◆ **Description of the task**
Transcribe all of the records, leaving out any pictures.

◆ **Recorded data**
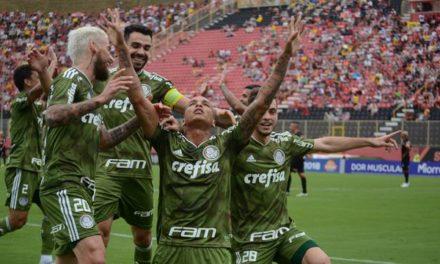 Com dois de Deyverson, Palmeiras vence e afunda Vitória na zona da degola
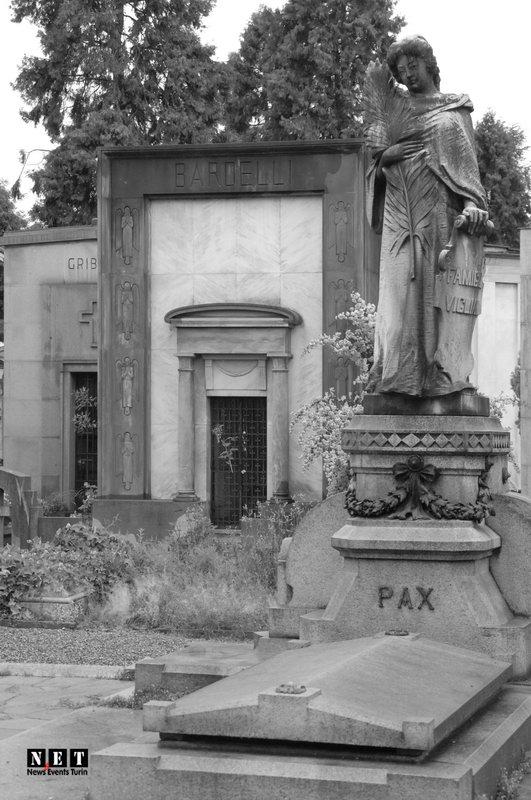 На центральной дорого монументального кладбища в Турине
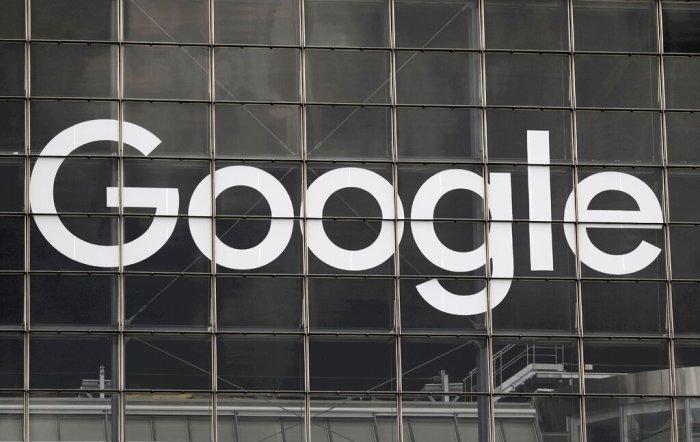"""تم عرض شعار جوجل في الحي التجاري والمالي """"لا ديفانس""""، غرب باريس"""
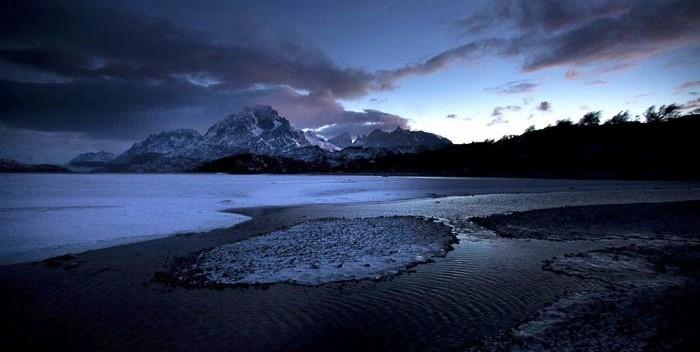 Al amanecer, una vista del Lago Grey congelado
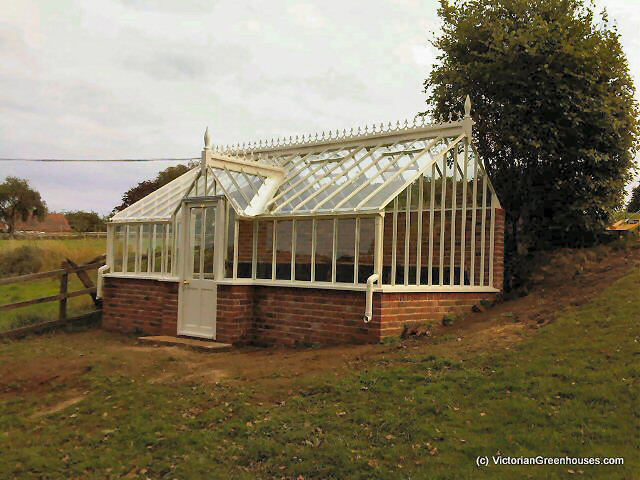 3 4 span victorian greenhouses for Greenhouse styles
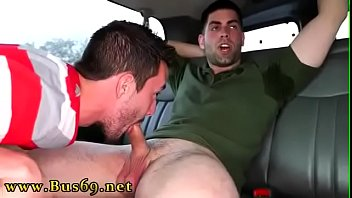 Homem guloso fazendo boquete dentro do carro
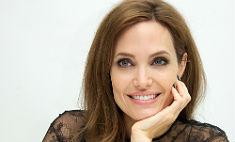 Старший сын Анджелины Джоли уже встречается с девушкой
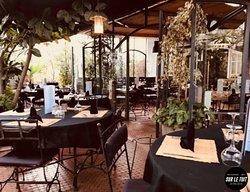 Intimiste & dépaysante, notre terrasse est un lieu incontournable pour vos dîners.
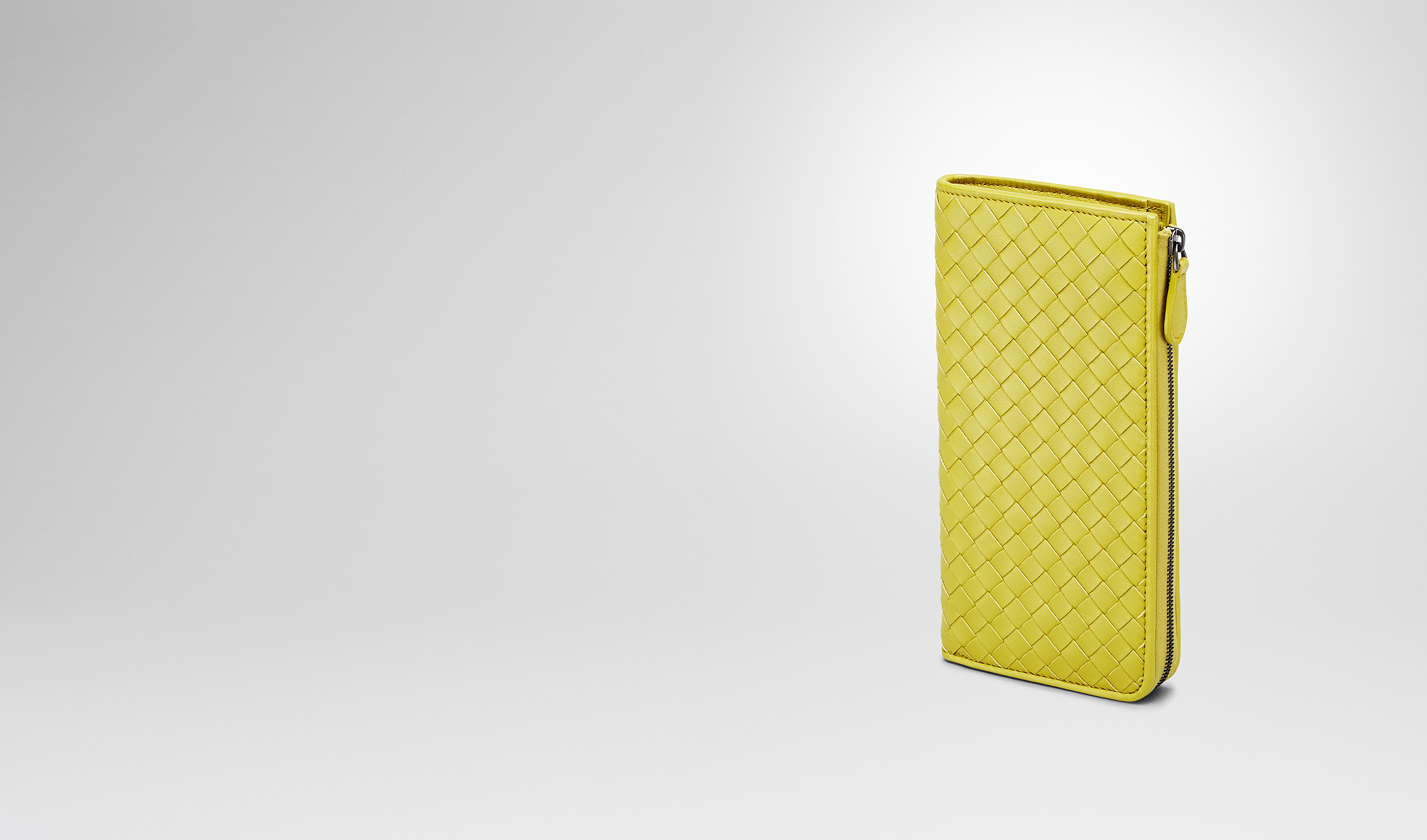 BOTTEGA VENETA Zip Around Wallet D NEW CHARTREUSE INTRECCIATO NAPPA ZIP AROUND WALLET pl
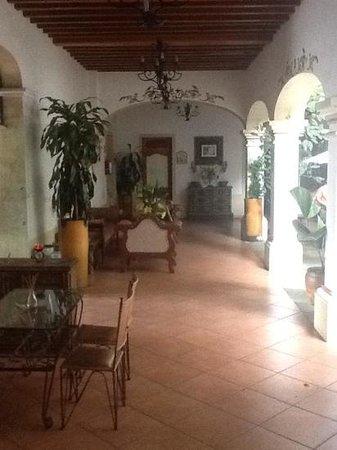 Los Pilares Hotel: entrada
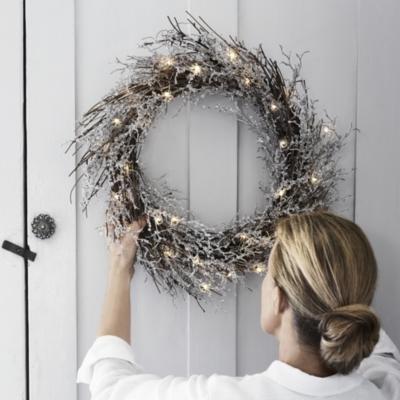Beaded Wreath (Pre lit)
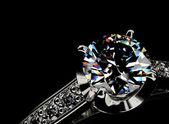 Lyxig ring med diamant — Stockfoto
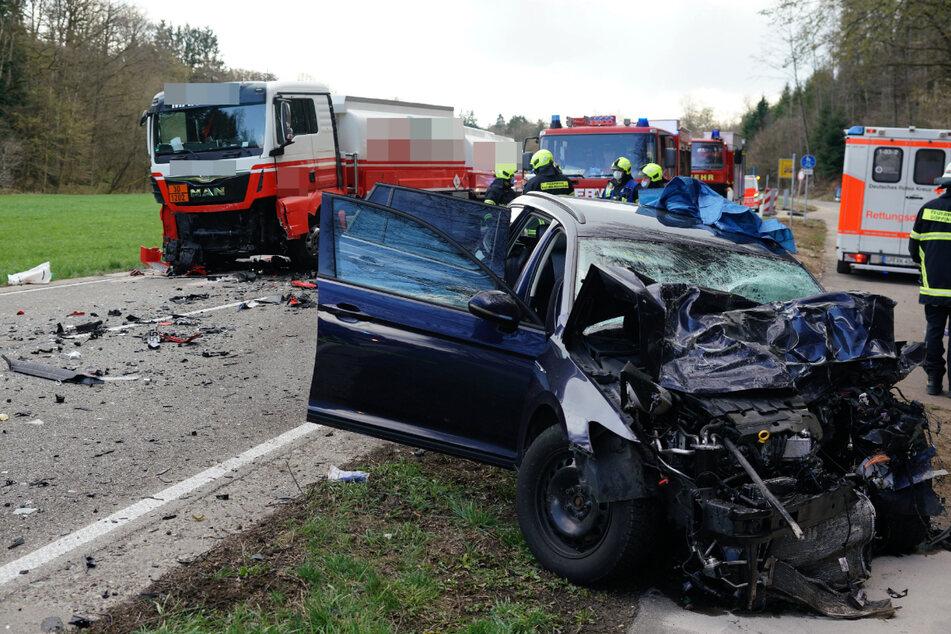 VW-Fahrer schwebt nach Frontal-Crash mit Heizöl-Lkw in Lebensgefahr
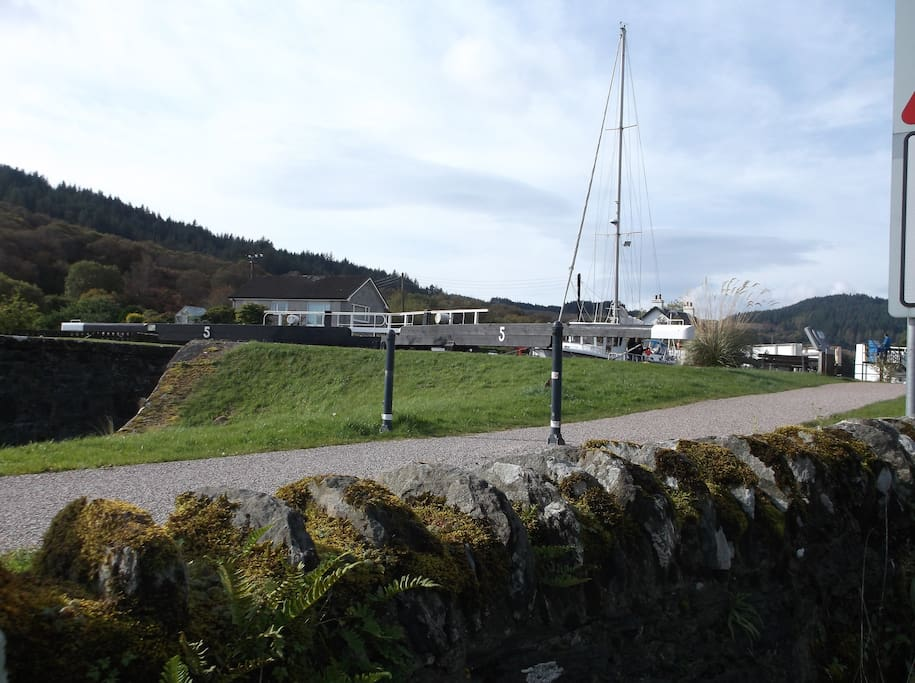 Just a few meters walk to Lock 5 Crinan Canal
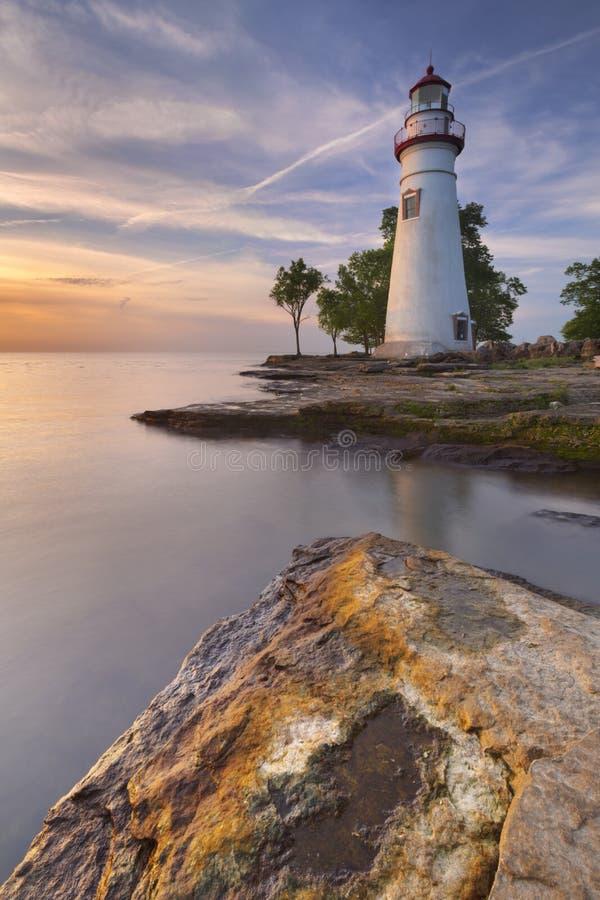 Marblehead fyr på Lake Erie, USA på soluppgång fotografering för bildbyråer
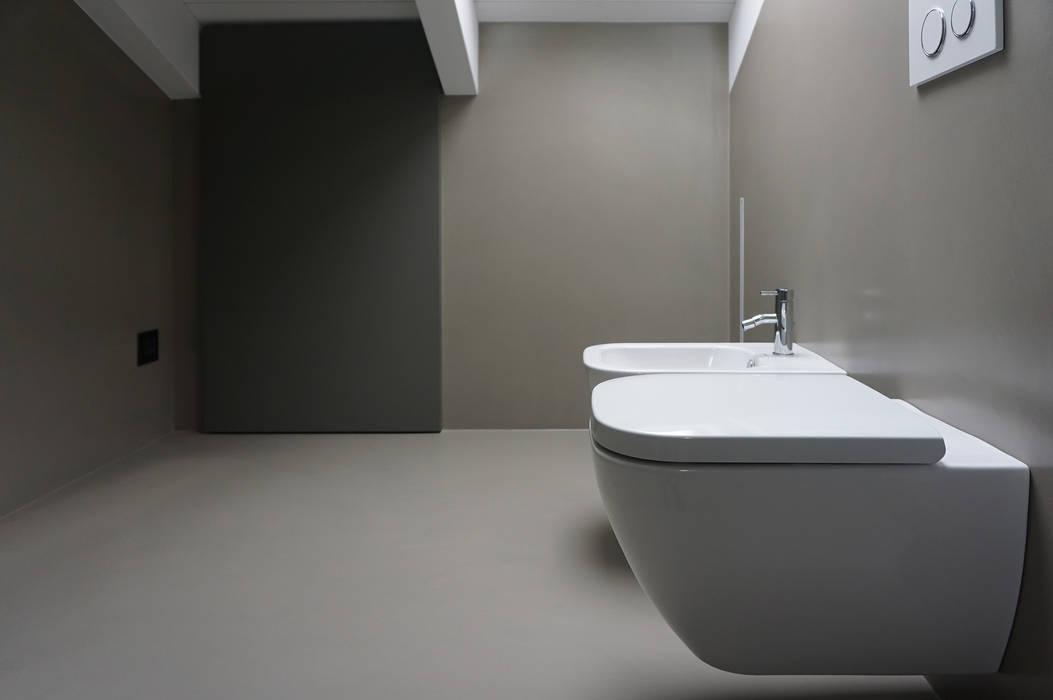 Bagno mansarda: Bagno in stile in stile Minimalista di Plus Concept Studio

◆ **Result below**
 Com dois de Deyverson, Palmeiras vence e afunda Vitória na zona da degola
 На центральной дорого монументального кладбища в Турине
"""تم عرض شعار جوجل في الحي التجاري والمالي """"لا ديفانس""""، غرب باريس"""
 Al amanecer, una vista del Lago Grey congelado
 3 4 span victorian greenhouses for Greenhouse styles
 Homem guloso fazendo boquete dentro do carro
 Старший сын Анджелины Джоли уже встречается с девушкой
 Intimiste & dépaysante, notre terrasse est un lieu incontournable pour vos dîners.
 BOTTEGA VENETA Zip Around Wallet D NEW CHARTREUSE INTRECCIATO NAPPA ZIP AROUND WALLET pl
 Los Pilares Hotel: entrada
Beaded Wreath (Pre lit)
 Lyxig ring med diamant — Stockfoto
 VW-Fahrer schwebt nach Frontal-Crash mit Heizöl-Lkw in Lebensgefahr
 Just a few meters walk to Lock 5 Crinan Canal
 Marblehead fyr på Lake Erie, USA på soluppgång fotografering för bildbyråer
 Bagno mansarda: Bagno in stile in stile Minimalista di Plus Concept Studio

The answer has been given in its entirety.